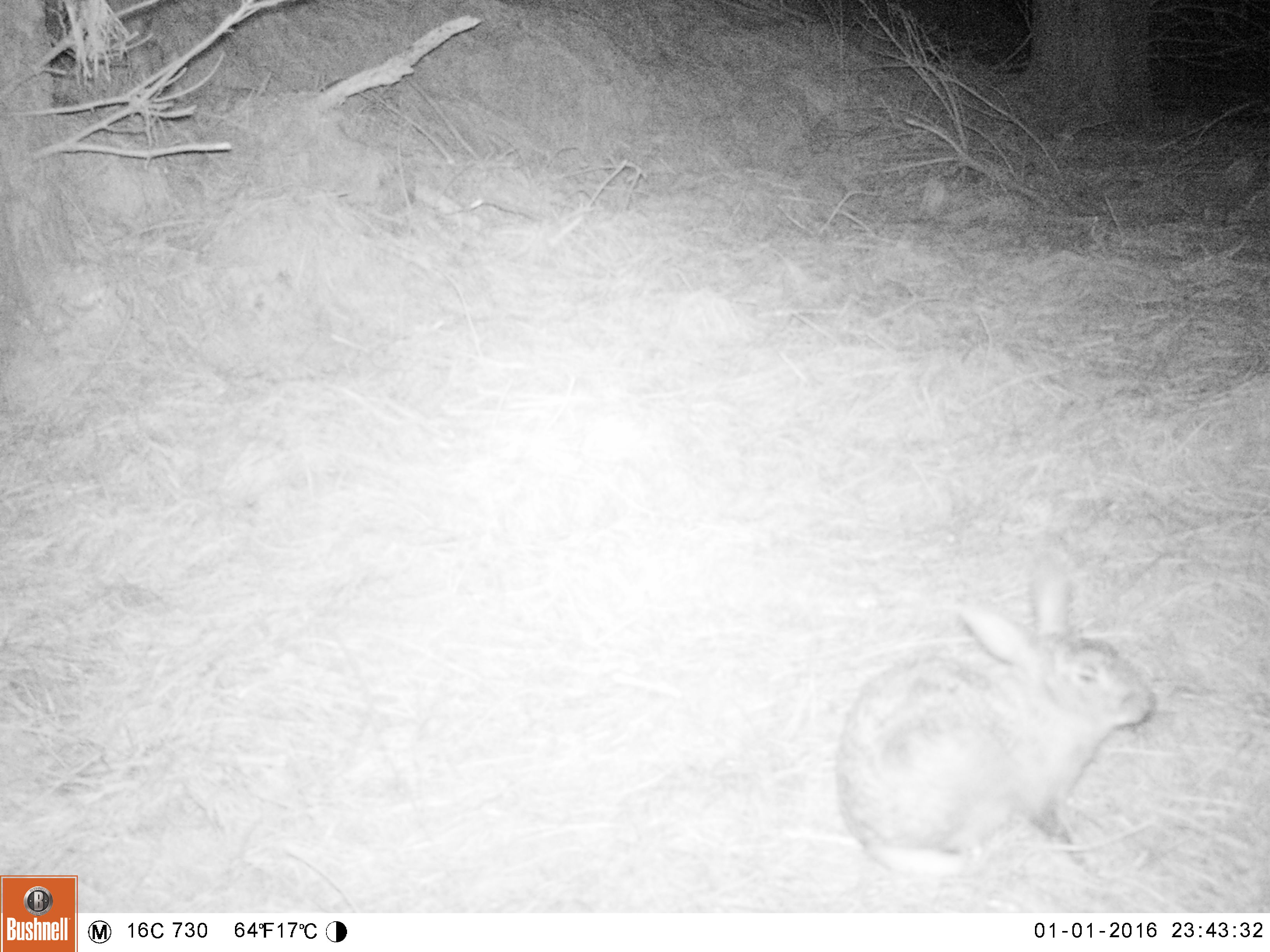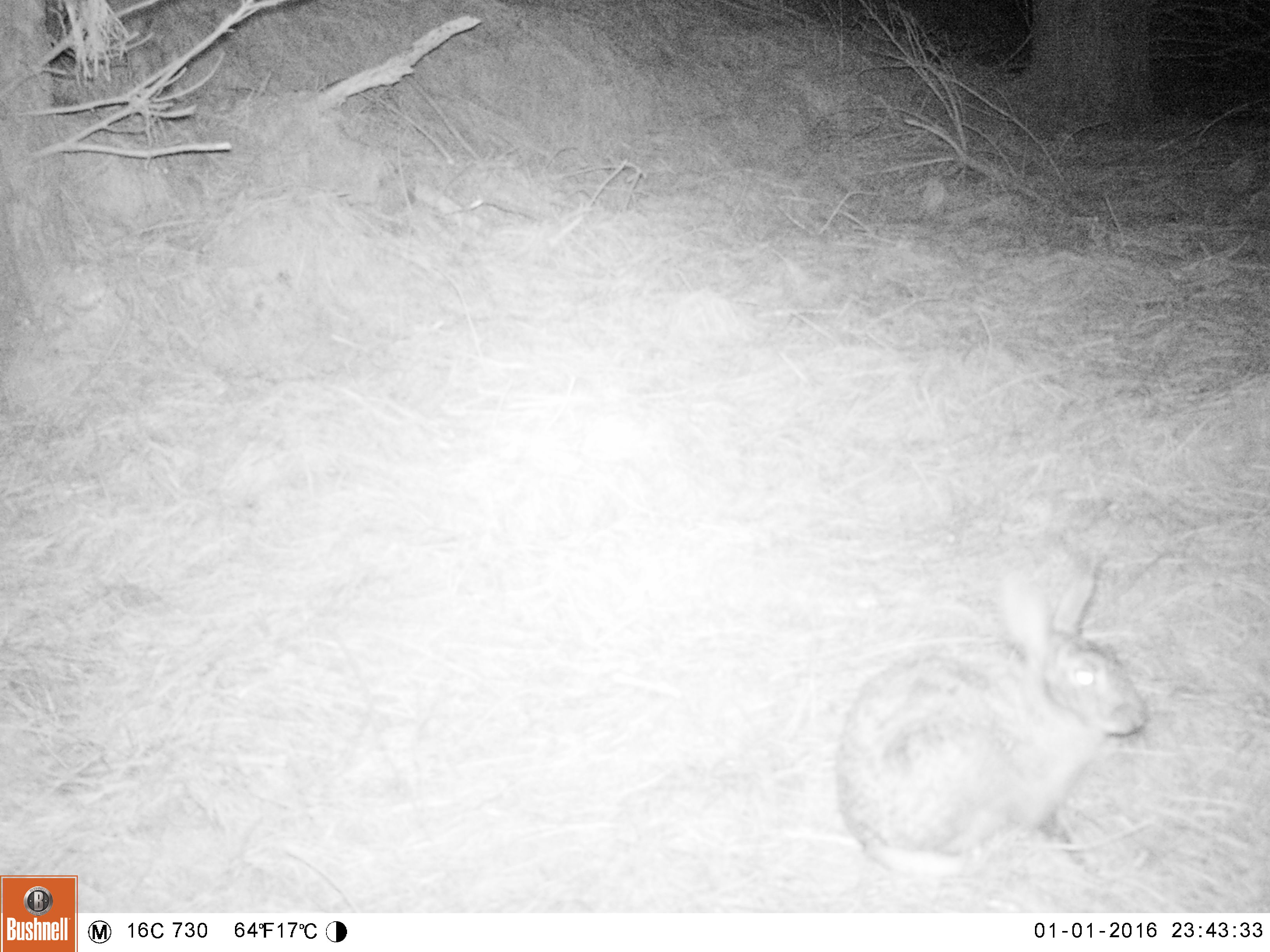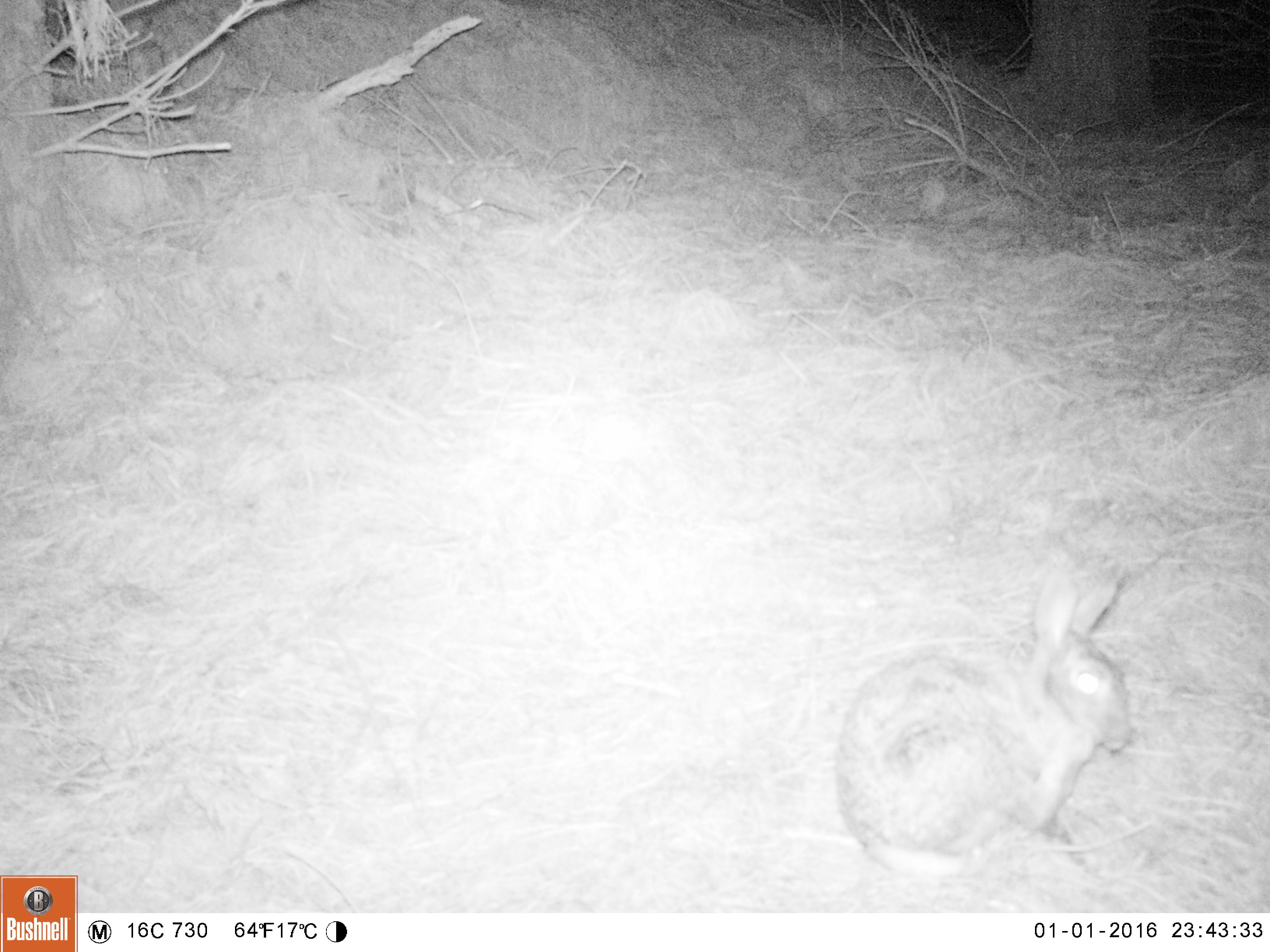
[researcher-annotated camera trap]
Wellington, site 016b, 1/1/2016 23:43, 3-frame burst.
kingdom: Animalia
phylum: Chordata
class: Mammalia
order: Lagomorpha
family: Leporidae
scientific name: Leporidae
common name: rabbit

.....

__Exercise goal__
Reproduce, exactly and with nothing added, the lines from the one that includes "kingdom: Animalia" through the last line of the material.

__Reply to the exercise__
kingdom: Animalia
phylum: Chordata
class: Mammalia
order: Lagomorpha
family: Leporidae
scientific name: Leporidae
common name: rabbit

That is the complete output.